LG: Oh, yes, I love them! If I don’t love a character by the end of a book – even the less admirable ones – then I consider I’ve failed to fully realise that character. As a writer, you “love the sinner, not the sin” and I can grow fond of seriously flawed characters who behave in morally reprehensible ways.
I think this is partly because I was an actress for some years. As an actor you have to find a way of playing moral turpitude without descending into melodrama. You have to try to work out why a murderer would kill, why a thief would steal. You can’t just walk on stage and play two-dimensional evil. The portrait needs to be rounded out. So in fiction, I try to present the big picture. In EMOTIONAL GEOLOGY, I portray a womanising mountaineer who can’t cope with the mental and emotional demands of caring for his manic depressive partner. Infidelity is one of the ways he meets his own needs. As an author, I don’t approve, but I understand and find it very interesting! (In my opinion it’s not an author’s job to judge, but to evoke compassion and understanding.)
RIB: Do you ever find yourself not “knowing” that some characteristic will be distasteful to readers?
LG: Oh, yes! You can’t second-guess readers! But I find readers are more tolerant of characters’ behaviour than editors. I’ve often been asked to remove flaws to make characters more sympathetic. For example, one of my protagonists drinks when she’s pregnant. I was asked to change that because it made her appear unsympathetic. (I refused.)
I suppose it’s because my novels are fundamentally love stories that editors have wanted the characters to be attractive and wholly admirable, but one of the things that irks me is, higher standards of behaviour seem to be expected of female characters than male! There seems to be this assumption that a female character has to be a shining beacon of goodness to engage a reader’s sympathy. Certainly there are a lot of reviews on Amazon criticising books because the reader just didn’t like the female protagonist. But I think the first duty of a fictional character is to be fascinating, not virtuous. I know a lot of readers agree.
As a writer you tend to forget that readers want to spend time with people they like and admire. But for a reader the book is just a fling. For the author it’s a grande affaire and common sense doesn’t always prevail.
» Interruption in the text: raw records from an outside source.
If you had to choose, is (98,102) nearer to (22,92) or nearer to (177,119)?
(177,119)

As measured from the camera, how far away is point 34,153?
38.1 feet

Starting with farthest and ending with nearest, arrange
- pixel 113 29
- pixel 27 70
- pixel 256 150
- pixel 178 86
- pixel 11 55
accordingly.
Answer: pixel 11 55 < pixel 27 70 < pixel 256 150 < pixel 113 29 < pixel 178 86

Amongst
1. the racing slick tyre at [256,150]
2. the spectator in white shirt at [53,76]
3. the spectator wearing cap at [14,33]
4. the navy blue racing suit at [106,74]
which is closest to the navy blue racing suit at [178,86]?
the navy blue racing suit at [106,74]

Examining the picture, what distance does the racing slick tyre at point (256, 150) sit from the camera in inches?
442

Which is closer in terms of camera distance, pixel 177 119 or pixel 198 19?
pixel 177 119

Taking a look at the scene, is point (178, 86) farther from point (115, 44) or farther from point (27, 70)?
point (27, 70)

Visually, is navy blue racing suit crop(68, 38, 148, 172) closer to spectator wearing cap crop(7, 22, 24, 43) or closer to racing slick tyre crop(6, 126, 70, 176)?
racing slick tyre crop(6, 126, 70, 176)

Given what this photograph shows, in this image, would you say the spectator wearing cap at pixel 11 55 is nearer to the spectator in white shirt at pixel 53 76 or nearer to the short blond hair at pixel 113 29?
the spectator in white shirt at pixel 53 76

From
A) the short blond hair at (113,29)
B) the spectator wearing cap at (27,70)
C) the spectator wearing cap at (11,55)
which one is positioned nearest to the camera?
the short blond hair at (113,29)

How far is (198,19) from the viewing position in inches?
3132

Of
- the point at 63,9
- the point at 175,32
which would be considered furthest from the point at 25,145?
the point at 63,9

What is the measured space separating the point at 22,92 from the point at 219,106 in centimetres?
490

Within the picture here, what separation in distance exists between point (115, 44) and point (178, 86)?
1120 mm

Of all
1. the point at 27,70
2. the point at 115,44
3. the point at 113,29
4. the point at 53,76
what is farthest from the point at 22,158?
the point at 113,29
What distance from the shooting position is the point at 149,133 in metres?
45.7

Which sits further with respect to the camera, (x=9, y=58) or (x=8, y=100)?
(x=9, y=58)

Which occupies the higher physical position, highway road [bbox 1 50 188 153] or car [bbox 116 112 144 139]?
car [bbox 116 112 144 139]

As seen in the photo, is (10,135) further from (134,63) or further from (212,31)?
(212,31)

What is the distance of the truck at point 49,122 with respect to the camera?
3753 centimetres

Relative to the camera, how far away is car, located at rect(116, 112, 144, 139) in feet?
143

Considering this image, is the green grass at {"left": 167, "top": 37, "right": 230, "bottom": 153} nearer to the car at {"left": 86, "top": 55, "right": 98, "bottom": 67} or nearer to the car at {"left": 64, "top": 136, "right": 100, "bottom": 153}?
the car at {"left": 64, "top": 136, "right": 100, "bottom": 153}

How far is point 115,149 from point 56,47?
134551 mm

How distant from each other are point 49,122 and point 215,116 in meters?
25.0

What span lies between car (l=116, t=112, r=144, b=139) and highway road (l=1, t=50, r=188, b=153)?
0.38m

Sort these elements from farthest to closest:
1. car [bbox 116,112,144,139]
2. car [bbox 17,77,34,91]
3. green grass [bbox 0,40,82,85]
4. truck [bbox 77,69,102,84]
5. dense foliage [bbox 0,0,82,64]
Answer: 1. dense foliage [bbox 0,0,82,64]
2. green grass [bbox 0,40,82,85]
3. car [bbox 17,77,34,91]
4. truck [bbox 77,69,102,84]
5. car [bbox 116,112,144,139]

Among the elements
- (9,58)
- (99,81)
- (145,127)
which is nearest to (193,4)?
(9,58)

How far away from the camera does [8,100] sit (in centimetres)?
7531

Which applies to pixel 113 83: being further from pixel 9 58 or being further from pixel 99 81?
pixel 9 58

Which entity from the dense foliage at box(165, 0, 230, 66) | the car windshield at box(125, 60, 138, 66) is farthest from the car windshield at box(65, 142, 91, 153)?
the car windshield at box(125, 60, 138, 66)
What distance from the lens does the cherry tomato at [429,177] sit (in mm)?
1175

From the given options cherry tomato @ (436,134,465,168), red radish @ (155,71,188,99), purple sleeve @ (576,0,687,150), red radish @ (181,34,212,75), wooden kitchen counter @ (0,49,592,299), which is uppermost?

RIB: Do you ever think some behavior or attitude is a positive one but it turns out others (editors, readers) take it for a flaw? I’ve always been curious about that – especially when the character doesn’t get “fixed” at the end – is it because the author doesn’t even know it’s a bad thing?!!!
LG: I think I’ve often backed a character’s surprising behaviour/decision because it bespoke integrity or taking control of his or her own destiny. But editors and readers don’t seem to see things the same way. While I admired STAR GAZING’s blind Marianne for certain choices she made, readers have often emailed to say how irritated they are by her stubborn independence.
Similarly in EMOTIONAL GEOLOGY, Megan’s sexual precocity upsets her mother, Rose, and so relations remain pretty frosty between those two women. Any number of readers have suggested Rose isn’t a very good or loving mother because she holds this grudge. They’ve made it clear they would have preferred a nice warm mother-daughter reconciliation scene. My view is, for this to happen, Rose would have needed to be more of a doormat. (I also take the view that the frosty mother/daughter relationship is more true-to-life!)
I wrote a scene in EMOTIONAL GEOLOGY which involved the heroine taking the sexual initiative – behaving rather like a man. My hero enjoyed it, but one correspondent was appalled. She claimed women don’t behave like this. (How did she know?) But I didn’t consider Rose’s behaviour inappropriate. It was assertive.
As a 70s feminist, I’d thought what I’d written was an entertaining (and fully-clothed!) erotic scene of female sexual emancipation. But it would appear that when it comes to sexual pleasure, some readers still think nice girls lie back and think of England.
So in sum, the short answer is yes, I sometimes differ with readers and editors about what constitutes a flaw versus an admirable trait. I think some readers like to sit in judgment, but authors can’t afford to. We’d be writing tracts, not fiction.